One color, many lines in Altair: how to draw grouped series without labels

When you plot multiple series in Altair, the canonical example uses the color channel to separate groups. That’s great for comparisons, but not ideal when you want many overlapping lines to share a single style, for example, simulation replicates of the same model where the legend and color palette add noise rather than value.

Here is the typical setup that assigns a different color per group:

import altair as al
from vega_datasets import data as vds
df_input = vds.stocks()
al.Chart(df_input).mark_line().encode(
    x='date:T',
    y='price:Q',
    color='symbol:N',
)

This produces separate colors for each line and includes labels in the legend.

What’s really happening

The color channel encodes the grouping key into a visual distinction, so each category gets its own hue and the chart generates a legend.
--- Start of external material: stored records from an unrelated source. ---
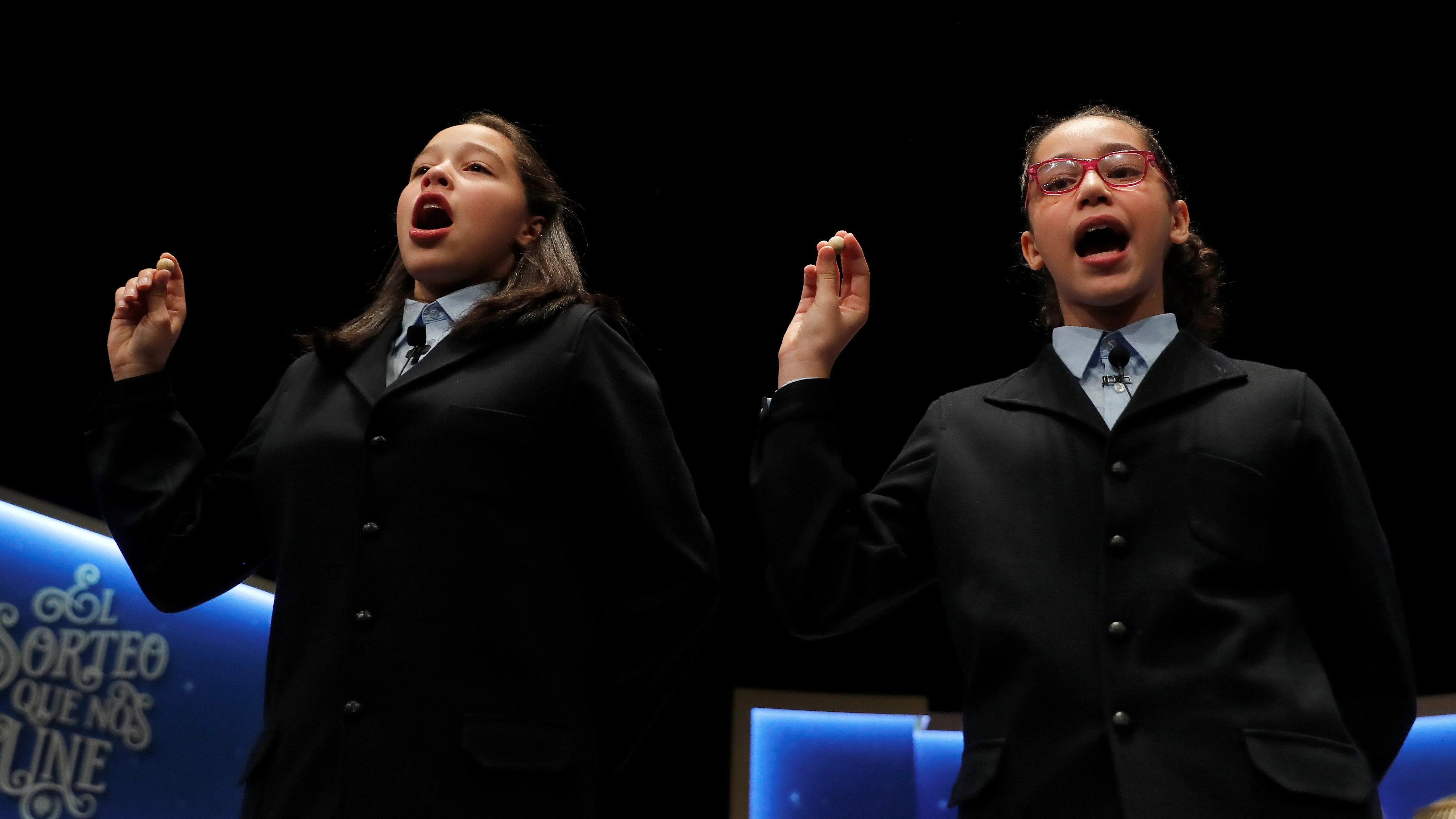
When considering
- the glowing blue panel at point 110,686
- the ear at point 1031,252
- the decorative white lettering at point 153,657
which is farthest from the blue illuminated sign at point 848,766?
the ear at point 1031,252

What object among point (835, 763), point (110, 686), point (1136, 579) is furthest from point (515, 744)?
point (835, 763)

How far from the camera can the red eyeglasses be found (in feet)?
6.33

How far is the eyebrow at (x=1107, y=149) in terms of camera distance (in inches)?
76.9

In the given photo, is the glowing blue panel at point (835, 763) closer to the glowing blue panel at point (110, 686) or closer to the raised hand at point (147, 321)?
the glowing blue panel at point (110, 686)

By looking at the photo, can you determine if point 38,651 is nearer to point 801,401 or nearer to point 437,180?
point 437,180

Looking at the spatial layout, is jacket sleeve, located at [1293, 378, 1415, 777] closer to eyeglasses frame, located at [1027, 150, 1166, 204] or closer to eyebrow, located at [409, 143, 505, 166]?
eyeglasses frame, located at [1027, 150, 1166, 204]

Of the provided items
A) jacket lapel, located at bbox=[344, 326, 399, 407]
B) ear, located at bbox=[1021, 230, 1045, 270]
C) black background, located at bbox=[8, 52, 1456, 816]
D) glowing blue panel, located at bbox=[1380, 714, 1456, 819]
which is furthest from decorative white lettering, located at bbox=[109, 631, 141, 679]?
glowing blue panel, located at bbox=[1380, 714, 1456, 819]

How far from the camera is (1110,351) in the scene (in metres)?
1.84

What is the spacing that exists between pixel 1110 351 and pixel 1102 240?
0.58 ft

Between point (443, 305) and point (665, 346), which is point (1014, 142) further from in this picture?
point (443, 305)

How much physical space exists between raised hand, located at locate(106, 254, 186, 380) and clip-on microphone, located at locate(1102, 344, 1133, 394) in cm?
128

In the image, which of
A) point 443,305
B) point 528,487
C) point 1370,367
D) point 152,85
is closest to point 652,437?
point 528,487

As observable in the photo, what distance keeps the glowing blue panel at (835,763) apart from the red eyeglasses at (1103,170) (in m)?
3.54

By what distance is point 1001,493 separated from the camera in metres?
1.74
If the goal is to plot many series as a single visual cohort while still treating them as distinct lines, color is the wrong channel for the job.

The right approach: use the detail channel

To draw multiple lines with the same color and ignore their labels, switch from color to detail. The detail channel tells Altair to group the data into separate marks without mapping that grouping to an aesthetic like color. As a result, you get multiple lines, one style, and no legend.

import altair as al
from vega_datasets import data as vds
df_input = vds.stocks()
al.Chart(df_input).mark_line().encode(
    x='date:T',
    y='price:Q',
    detail='symbol:N',
)

This renders all lines in the same color while still drawing one line per group.

Why this matters

When you have many groups—think dozens or hundreds of replicates—color quickly becomes a liability. It overwhelms the reader and forces the chart to juggle an unwieldy legend. Grouping via detail keeps the focus on the overall distribution and dynamics across replicates without introducing unnecessary visual distinctions.

Takeaways

If you need multiple series from the same dataset and don’t want them differentiated by color or labeled, put the grouping field on detail rather than color. You’ll get one line per group, all rendered uniformly, which scales cleanly when the number of groups grows and avoids clutter from legends and palettes.